It's not just a hole. There is a ball lens that provides 140x magnification. The lens can be translated in the x, y, and z directions. To me, that's deFinitely a microscope.
He's infuriated because, despite the hype, the TED talk and the Gates funding, it's not clear why this is better than other simple microscopes which can be made for even less money. Also, why does it need to be so cheap? Not everyone in a poor community needs one of these. Surely they could buy/receive a more conventional instrument and share it.
By trading off field of view, eye relief, brightness and aberrations you can get any arbitrary magnification by sticking in a different sized plastic ball lens. Just like all the 500x junk telescopes that are sold.
Given all the attention this is getting, I have to conclude that I'm missing a critical element of what makes this notable. I get that it's very cheap and can be stepped on, but maybe you can explain the application for this that wouldn't be better served by the shared use of a more conventional design made out of plastic instead of paper and which could still survive rough handling.

* * * * * * *

### SET EXERCISE 1
Copy the passage from the microscope discussion exactly, starting at "It's not just" and ending at "that are sold.".

* * * * * * *

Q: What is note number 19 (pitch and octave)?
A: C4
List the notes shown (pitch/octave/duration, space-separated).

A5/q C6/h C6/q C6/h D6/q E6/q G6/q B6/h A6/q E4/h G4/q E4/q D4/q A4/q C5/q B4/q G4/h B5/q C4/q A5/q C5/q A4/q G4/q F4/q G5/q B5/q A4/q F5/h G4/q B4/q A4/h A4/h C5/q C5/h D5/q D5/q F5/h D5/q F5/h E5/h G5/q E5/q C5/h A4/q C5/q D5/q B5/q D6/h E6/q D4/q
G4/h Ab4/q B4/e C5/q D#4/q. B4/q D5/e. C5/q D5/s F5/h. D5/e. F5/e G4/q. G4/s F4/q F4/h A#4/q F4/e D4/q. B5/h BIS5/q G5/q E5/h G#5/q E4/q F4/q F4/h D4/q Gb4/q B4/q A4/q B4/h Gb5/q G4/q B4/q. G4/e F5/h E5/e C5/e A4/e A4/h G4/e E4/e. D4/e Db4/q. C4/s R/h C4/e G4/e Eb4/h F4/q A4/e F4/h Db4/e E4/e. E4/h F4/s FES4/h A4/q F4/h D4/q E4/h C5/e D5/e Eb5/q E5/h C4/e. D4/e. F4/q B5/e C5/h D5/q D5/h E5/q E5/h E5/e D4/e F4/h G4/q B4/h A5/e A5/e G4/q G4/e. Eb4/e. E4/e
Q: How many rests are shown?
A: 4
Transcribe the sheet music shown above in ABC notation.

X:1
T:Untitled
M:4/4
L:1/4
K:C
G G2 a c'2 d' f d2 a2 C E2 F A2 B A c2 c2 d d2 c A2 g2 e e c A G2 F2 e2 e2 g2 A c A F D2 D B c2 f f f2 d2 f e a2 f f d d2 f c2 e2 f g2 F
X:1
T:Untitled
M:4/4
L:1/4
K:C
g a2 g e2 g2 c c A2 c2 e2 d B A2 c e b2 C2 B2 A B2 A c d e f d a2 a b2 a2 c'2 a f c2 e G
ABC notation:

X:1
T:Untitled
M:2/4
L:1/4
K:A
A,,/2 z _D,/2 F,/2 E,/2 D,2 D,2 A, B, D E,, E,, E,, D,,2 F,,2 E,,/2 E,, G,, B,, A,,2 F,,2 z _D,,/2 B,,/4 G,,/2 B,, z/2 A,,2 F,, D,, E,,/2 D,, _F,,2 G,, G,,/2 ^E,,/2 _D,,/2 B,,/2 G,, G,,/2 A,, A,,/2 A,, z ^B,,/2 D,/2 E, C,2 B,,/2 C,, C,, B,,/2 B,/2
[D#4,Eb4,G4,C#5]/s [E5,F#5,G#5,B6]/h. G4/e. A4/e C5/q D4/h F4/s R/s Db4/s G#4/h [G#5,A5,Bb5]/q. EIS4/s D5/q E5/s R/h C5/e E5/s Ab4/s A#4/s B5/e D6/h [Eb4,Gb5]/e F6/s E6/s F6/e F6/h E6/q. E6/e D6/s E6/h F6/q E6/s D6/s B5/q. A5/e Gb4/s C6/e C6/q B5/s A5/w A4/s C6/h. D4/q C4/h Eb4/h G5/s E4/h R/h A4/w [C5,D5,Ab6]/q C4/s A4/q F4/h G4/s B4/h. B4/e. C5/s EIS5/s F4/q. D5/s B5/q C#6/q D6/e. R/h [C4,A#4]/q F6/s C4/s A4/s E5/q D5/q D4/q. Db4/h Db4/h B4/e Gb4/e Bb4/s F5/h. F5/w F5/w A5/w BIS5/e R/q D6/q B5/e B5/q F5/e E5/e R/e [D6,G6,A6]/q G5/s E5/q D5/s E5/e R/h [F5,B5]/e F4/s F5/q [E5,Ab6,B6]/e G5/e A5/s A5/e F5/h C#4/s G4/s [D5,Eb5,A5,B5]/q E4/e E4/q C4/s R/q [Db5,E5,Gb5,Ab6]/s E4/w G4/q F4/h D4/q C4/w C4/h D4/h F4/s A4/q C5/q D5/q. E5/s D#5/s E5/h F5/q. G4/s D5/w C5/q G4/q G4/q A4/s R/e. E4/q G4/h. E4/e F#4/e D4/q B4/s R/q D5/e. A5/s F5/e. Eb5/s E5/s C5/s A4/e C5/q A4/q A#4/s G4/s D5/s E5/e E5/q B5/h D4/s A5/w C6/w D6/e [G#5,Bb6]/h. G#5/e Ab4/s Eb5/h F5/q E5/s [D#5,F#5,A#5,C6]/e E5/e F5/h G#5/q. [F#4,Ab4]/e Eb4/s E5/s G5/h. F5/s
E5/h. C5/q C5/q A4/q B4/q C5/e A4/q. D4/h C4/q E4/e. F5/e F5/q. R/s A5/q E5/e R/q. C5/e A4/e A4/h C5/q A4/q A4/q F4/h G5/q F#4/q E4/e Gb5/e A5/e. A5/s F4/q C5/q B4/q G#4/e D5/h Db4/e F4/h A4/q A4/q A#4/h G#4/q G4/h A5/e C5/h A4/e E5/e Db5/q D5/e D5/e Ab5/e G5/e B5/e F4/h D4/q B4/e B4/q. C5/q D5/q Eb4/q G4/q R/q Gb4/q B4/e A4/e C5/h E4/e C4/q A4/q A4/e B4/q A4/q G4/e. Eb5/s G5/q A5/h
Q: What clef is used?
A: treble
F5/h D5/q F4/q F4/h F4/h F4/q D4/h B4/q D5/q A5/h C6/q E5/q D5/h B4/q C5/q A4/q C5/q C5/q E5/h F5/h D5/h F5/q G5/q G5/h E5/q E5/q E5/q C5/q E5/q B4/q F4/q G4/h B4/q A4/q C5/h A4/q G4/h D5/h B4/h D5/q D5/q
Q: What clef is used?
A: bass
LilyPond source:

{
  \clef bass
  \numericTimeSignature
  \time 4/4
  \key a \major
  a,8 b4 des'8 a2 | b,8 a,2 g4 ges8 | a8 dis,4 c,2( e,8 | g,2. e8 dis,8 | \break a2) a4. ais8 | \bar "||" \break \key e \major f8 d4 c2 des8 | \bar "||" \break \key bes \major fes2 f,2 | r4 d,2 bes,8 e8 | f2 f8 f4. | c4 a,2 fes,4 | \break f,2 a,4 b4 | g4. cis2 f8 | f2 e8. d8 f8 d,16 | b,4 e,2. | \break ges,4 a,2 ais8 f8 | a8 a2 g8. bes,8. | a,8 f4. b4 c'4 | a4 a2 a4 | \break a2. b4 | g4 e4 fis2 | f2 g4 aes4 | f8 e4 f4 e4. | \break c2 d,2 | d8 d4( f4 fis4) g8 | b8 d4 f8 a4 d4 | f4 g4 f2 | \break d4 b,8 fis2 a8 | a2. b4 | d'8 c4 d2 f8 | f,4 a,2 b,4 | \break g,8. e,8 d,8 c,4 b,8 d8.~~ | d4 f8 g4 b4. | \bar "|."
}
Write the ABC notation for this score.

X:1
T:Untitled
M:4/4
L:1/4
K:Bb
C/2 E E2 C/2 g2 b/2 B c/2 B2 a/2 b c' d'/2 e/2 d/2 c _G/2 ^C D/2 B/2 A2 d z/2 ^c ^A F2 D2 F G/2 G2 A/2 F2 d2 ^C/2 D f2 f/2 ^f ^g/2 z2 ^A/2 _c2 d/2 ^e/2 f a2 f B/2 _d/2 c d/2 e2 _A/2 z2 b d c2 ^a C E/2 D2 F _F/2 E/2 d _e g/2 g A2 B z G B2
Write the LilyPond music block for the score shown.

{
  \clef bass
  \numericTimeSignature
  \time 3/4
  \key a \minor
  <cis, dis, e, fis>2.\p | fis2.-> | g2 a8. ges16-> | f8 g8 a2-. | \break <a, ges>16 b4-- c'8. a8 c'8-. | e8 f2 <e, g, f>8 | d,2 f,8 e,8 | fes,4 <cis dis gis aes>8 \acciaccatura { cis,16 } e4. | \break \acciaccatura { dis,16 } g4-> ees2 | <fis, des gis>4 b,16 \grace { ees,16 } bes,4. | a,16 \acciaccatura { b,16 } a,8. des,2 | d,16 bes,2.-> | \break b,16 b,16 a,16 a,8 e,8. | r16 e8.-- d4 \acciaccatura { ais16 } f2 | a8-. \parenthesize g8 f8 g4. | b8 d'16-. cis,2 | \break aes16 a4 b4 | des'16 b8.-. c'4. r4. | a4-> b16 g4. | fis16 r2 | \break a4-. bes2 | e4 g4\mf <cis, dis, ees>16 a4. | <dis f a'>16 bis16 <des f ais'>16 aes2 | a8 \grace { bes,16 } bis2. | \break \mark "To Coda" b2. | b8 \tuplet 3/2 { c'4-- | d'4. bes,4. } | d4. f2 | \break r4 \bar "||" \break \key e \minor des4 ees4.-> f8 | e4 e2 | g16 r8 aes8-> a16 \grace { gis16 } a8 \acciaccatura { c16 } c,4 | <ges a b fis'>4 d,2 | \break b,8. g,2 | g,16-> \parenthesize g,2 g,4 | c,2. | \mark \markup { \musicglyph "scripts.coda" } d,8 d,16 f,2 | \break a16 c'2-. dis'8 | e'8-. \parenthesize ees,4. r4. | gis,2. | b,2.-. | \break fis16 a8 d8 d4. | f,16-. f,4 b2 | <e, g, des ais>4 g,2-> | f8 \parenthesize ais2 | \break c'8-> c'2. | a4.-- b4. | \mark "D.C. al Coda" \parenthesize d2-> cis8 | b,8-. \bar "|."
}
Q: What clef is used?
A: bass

* * * * * * *

### SET EXERCISE 2
Collect every line of the rows above that contains the word "score".

### FINAL RESULT 1
It's not just a hole. There is a ball lens that provides 140x magnification. The lens can be translated in the x, y, and z directions. To me, that's deFinitely a microscope.
He's infuriated because, despite the hype, the TED talk and the Gates funding, it's not clear why this is better than other simple microscopes which can be made for even less money. Also, why does it need to be so cheap? Not everyone in a poor community needs one of these. Surely they could buy/receive a more conventional instrument and share it.
By trading off field of view, eye relief, brightness and aberrations you can get any arbitrary magnification by sticking in a different sized plastic ball lens. Just like all the 500x junk telescopes that are sold.

### FINAL RESULT 2
Write the ABC notation for this score.
Write the LilyPond music block for the score shown.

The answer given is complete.